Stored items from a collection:
++++

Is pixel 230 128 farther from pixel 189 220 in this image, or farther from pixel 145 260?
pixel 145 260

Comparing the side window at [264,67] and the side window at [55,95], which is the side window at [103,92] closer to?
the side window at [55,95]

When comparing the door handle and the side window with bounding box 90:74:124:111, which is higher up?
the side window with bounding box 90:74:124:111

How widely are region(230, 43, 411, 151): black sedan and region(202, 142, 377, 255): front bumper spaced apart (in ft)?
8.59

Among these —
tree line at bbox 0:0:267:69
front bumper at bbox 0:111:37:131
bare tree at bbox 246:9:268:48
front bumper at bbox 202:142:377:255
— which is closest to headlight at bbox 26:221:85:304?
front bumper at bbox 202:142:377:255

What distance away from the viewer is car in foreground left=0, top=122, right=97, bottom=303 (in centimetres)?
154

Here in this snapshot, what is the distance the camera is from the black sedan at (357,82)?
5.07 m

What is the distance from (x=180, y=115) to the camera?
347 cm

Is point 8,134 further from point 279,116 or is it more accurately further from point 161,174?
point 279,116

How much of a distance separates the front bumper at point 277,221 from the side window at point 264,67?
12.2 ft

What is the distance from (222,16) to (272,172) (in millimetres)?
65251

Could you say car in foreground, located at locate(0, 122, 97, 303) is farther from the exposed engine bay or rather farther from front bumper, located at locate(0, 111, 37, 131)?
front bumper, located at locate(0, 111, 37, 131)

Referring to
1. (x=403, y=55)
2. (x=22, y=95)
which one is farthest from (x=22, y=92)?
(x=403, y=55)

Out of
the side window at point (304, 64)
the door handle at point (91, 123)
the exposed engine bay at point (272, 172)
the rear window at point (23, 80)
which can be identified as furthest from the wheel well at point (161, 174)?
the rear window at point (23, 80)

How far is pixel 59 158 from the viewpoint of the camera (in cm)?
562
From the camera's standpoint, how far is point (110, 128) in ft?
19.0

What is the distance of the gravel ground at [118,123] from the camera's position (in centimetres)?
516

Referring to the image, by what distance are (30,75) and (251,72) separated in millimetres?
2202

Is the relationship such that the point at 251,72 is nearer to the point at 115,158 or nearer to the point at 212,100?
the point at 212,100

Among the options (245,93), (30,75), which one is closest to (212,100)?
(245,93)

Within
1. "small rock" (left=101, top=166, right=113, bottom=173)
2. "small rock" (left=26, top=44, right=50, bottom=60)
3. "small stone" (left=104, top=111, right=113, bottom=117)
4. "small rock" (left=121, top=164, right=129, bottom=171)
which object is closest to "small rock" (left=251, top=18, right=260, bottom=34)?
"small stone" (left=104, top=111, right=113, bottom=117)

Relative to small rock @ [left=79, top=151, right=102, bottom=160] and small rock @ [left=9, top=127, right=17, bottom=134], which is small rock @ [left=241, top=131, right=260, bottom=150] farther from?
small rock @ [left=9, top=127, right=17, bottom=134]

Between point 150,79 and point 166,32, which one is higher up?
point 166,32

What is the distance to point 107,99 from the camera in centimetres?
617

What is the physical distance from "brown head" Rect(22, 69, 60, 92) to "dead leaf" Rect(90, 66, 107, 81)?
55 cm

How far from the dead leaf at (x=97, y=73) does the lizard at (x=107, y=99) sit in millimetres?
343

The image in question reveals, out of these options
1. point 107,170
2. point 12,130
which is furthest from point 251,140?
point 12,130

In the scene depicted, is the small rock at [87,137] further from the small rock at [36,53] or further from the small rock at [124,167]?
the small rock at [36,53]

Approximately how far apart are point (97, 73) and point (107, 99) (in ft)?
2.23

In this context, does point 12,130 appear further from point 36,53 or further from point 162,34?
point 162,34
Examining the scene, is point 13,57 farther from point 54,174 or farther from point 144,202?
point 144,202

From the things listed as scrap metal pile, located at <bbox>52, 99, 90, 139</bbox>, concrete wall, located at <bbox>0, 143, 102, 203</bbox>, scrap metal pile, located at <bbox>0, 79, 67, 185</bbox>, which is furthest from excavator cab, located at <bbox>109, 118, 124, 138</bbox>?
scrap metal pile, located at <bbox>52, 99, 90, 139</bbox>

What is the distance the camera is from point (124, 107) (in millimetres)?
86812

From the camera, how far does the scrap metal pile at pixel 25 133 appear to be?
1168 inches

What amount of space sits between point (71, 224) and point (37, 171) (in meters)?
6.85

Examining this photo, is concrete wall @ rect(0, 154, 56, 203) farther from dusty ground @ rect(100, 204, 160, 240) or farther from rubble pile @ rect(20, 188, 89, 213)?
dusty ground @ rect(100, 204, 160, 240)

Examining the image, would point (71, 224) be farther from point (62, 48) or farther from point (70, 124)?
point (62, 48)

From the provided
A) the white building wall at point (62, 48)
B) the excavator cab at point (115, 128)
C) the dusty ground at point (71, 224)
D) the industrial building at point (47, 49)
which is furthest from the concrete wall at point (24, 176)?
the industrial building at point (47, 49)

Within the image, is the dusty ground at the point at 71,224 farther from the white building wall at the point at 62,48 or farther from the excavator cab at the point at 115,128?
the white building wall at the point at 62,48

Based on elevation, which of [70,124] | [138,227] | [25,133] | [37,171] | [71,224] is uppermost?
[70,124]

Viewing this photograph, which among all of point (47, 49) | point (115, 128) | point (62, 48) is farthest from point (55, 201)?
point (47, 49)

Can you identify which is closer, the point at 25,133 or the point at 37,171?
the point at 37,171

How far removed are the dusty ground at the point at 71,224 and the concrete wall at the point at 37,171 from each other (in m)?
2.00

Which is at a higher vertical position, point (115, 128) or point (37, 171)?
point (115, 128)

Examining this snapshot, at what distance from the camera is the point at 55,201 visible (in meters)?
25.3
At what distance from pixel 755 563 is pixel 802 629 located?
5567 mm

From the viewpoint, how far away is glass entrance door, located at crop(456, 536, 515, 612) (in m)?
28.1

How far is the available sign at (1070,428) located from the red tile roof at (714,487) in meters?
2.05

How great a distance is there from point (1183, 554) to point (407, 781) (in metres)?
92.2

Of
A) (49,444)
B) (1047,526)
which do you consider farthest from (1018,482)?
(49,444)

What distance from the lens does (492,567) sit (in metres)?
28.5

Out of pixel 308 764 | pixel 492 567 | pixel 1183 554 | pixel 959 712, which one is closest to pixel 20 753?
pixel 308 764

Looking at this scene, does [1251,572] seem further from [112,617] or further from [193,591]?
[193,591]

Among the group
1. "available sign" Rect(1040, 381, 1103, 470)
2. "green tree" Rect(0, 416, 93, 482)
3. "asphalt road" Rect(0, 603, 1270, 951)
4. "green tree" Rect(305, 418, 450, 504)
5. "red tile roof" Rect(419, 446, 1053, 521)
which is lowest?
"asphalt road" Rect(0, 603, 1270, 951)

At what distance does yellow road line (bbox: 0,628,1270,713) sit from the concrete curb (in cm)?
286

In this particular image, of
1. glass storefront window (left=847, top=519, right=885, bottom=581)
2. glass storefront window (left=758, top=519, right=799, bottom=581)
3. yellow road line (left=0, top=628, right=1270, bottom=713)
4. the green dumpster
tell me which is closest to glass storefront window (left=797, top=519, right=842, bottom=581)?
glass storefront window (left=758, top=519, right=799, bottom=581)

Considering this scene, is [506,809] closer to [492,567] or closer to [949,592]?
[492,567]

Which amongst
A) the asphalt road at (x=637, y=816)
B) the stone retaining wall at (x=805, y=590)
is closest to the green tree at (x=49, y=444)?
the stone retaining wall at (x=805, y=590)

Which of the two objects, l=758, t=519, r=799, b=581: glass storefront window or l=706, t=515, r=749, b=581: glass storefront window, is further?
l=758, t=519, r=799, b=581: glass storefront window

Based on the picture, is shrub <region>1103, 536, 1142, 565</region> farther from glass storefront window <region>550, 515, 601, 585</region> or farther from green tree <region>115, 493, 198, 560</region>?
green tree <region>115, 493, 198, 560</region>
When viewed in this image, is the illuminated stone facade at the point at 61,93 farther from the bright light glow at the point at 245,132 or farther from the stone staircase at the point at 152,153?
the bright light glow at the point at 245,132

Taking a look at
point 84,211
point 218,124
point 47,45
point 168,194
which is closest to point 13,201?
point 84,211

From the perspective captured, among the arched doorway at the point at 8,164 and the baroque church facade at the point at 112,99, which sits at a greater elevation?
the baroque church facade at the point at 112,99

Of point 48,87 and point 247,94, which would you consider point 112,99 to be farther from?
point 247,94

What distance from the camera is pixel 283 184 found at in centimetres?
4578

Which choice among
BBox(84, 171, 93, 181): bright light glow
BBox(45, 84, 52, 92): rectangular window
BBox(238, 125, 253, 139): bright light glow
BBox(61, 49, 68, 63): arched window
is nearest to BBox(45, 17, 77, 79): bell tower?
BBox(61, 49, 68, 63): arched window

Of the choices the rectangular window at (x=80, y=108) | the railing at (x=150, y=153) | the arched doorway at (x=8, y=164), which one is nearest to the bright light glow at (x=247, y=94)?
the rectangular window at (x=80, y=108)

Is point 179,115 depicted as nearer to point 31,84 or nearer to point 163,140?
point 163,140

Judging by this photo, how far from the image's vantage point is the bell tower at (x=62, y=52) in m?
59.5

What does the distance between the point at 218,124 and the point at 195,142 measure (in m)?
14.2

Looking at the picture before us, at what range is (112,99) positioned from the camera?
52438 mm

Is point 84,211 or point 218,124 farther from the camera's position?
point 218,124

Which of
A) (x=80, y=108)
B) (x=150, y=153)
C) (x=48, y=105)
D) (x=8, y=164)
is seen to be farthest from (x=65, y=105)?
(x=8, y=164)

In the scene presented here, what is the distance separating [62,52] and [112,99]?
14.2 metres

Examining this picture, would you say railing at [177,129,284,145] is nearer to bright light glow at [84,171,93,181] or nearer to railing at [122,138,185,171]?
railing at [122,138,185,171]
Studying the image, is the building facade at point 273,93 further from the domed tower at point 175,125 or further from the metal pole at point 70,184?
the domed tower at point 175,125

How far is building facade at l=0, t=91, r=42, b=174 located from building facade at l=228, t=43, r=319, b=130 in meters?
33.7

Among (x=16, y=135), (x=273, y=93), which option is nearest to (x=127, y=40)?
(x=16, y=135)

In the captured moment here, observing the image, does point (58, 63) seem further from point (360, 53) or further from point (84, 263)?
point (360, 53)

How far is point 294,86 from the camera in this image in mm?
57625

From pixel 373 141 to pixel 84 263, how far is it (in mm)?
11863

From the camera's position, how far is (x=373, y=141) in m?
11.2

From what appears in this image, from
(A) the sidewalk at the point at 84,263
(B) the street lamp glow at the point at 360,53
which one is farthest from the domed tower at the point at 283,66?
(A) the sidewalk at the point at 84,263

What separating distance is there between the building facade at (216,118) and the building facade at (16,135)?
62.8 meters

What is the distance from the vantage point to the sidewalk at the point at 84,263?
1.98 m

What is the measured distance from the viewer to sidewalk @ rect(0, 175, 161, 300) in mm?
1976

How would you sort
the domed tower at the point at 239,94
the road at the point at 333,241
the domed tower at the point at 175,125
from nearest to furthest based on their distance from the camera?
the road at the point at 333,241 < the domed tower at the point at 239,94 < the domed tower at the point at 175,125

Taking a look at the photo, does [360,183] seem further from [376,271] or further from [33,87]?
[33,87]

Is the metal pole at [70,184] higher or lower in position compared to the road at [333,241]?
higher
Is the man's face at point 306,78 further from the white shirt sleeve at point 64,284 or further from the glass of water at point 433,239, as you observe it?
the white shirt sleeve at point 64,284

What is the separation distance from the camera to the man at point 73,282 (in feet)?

++++

- Task directions
Output every line of the listing exactly as it appears, from the line containing "Is the man's" down to the end of the listing, including both the first and last lines.

- Task response
Is the man's face at point 306,78 further from the white shirt sleeve at point 64,284 or further from the glass of water at point 433,239, as you observe it?
the white shirt sleeve at point 64,284

What is the separation distance from the camera to the man at point 73,282 (in feet)?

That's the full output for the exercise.